One reason there is no “magic age” for custody is that children mature at different rates. Depending on the child’s age and maturity, a judge may consider the child’s preferences by some means. For example, if the judge believes the child is sufficiently mature to talk to the judge about his or her preferences, a judge may do that. Some children may be mature enough at 11, and some wouldn’t be mature enough at 16 – so it depends on the individual child. Some children want to talk to the judge, while others want to stay out of their parents’ conflict. If a judge talks to a child about custody preferences, the judge usually prefers to do so “in chambers” in the judge’s office, rather than on the witness stand. The reason is that this is usually more comfortable for the child. Judges usually do not appreciate a lawyer insisting on calling a child as a witness and having the child actually testify from the witness stand, because this can be a frightening experience for the child.

Another way children (particularly younger children) may be able to have some input in the decision is in a report from a Guardian Ad Litem or other custody evaluator. This is an independent person, usually a lawyer or a mental health professional, appointed by the judge to do a custody evaluation or to advise the judge on particular issues. This evaluator talks to the child, the parents, and others with useful information. The evaluator reports his or her findings to the judge. That report may include what the child has said to the evaluator about time with each parent and preferences. Evaluators usually don’t put children on the spot by asking them to identify with which parent they would like to live. Some older children may volunteer that information. Younger children are often asked about what they do when they are with mom or dad, and about how things are in each household.

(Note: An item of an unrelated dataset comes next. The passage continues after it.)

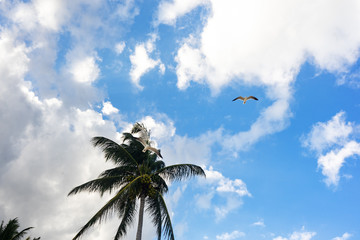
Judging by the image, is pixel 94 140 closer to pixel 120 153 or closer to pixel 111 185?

Although judges care about children’s happiness, children do not always have good reasons for their preferences. For example, if a child says she wants to live with mom because mom lets her do anything she wants, or says she wants to live with dad because dad promised to buy her a pony, the judge won’t be persuaded by that preference.

Judges can consider the child’s preference in making custody decisions. However, regardless of the child’s age, the judge makes the child’s overall “best interest” the “polar star” in the decision.